Who was on the negotiating team? The union refused to say (they were asked).
What was SLPS's initial offer? Not stated.
What was the union's demand? No idea.
If the union was working so hard to get teachers a good deal, why would they not talk about how they negotiated? Why not mention the bonuses we lost? The "equity pilot placement program" which offered 3 million dollars to promote hiring in the 2022 contract but that disappeared without a trace the next year? Why not release the vote tally for the secretive meeting to approve the new contract? I have guesses, but I would really love to hear the union explain.
What about previous years?
Hopefully, this has given you something to think about. I have lots more to say but I know this is a long post already. However, I also included a screenshot of the announcement from the union in May of 2022 because I find it funny and informative.
Notice that a 3% raise was already guaranteed for 2024-2025, so the new 7% is just an increase on that. If they were attempting to be honest, they should have said they negotiated a 4% raise this year.
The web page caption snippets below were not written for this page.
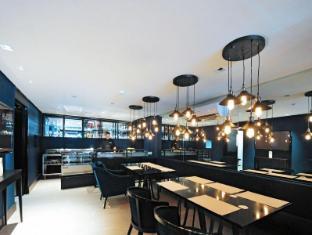 Astoria Greenbelt Manila - Restaurant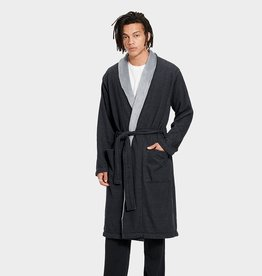 UGG - Men's Robinson Robe Black Heather
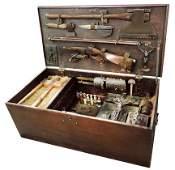 The BEST Vampire killing kit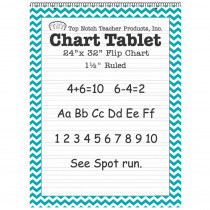 TOP3859 - Teal Chevron Border Chart Tablet 24X32 1 1/2In Ruled in General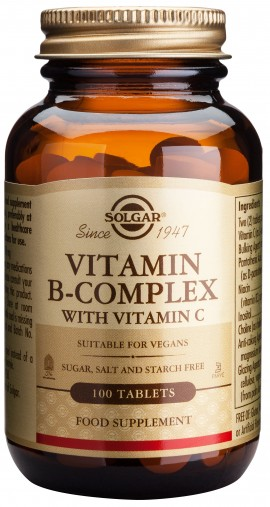 Solgar B- Complex With Vitamin C, 100 Ταμπλέτες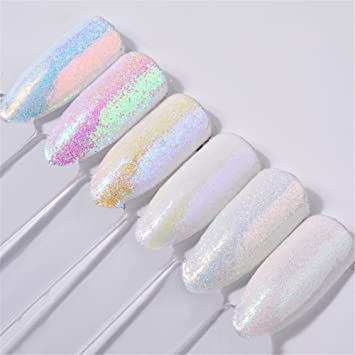 6 Boxes 1g Trend Iridescent Nail Powder Glitter Mermaid Effect Nails ...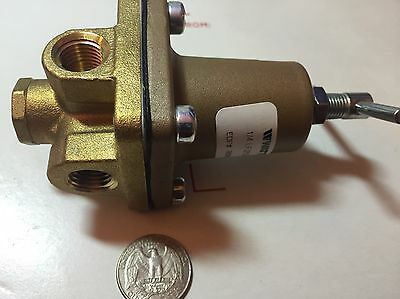 Watts 1/4 LF 263A  3-50PSI Regulator , Lead-Free gold color water fuel oil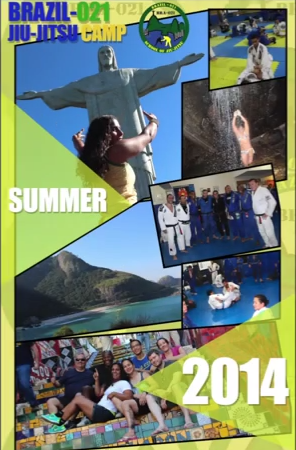 Travel to Brazil with Hannette Staack & Andre Terencio for the Brazil-021 camp 2014!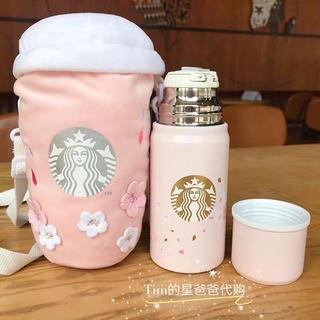 Starbucks Coffee - ボトルホルダー付!桜 ステンレスボトル サーモス コップ付 台湾スターバックス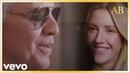 Andrea Bocelli, Ellie Goulding - Return To Love ft. Ellie Goulding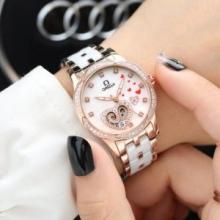 究極のオメガ 時計 値段 激安 お洒落が楽しめるOMEGA 腕時計 レディース 新品 2020期間限定 セール ブランド 美しい ウォッチ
If they renegotiate a contract next year, expect the union to claim credit for negotiating the full percentage raise, not just the difference.
Also, the 8% raise for 2022-23 was originally 3% but increased to 8% after negotiations were "re-opened." The board decided to re-open negotiations unilaterally, and they seemed to include nothing more than an offer to add 5% to what the union had already accepted. Though those negotiations were similarly opaque, it seems likely that the district realized that a 3% raise was not very much and they could budget for more (and they desperately needed to attract teachers somehow). That did not stop the union from claiming credit for the higher rate, even after leaving so much money on the table that they had to be called back to pick it up.
Getting personal (or not)
If you have seen me arguing with union folks on here or elsewhere, you might have guessed that I have beef with the AFT. You are right, but that beef is professional, and has to do with how I was treated as a teacher and a due-paying member. That is not what I want to talk about today, and I would love to see this be a starting point for a less personal and politicized discussion of what the AFT's role in SLPS is. I am pro-union, but I expect unions to represent workers.
My own feeling is that the union is better thought of as a branch of the district administration, and that it is doing a disservice to the union movement by passing itself off as a union at all. I joined the union on principle as soon as I was hired, and left only after years of dishonesty, incompetence, and threats. I would love to be a member of a teachers' union that had real leadership, was independent, open, and represented teachers’ interests.
I thank anyone who read this whole thing, and I would love to discuss any details below. I am an English teacher and I love argumentative writing, but I usually do it just as an exercise. I fully acknowledge that I may have gotten some of this wrong, and that there are many things I do not know. I would welcome some respectful pushback. Ray Cummings can fuck right off, though.
A final parting shot at AFT president Ray Cummings
Since teachers do not move up or get placed beyond the third step of the schedule, a lot of the salary numbers on there are only for people who are grandfathered in. Employees hired within the last decade have no chance to move into those high salaries, making them theoretical. However, written into the union by-laws is this clause about the president's pay. It guarantees he will make more than any teacher working for SLPS and a nice healthcare package as well. Who pays that salary? What does he do to deserve it? How many teachers voted for him to be president?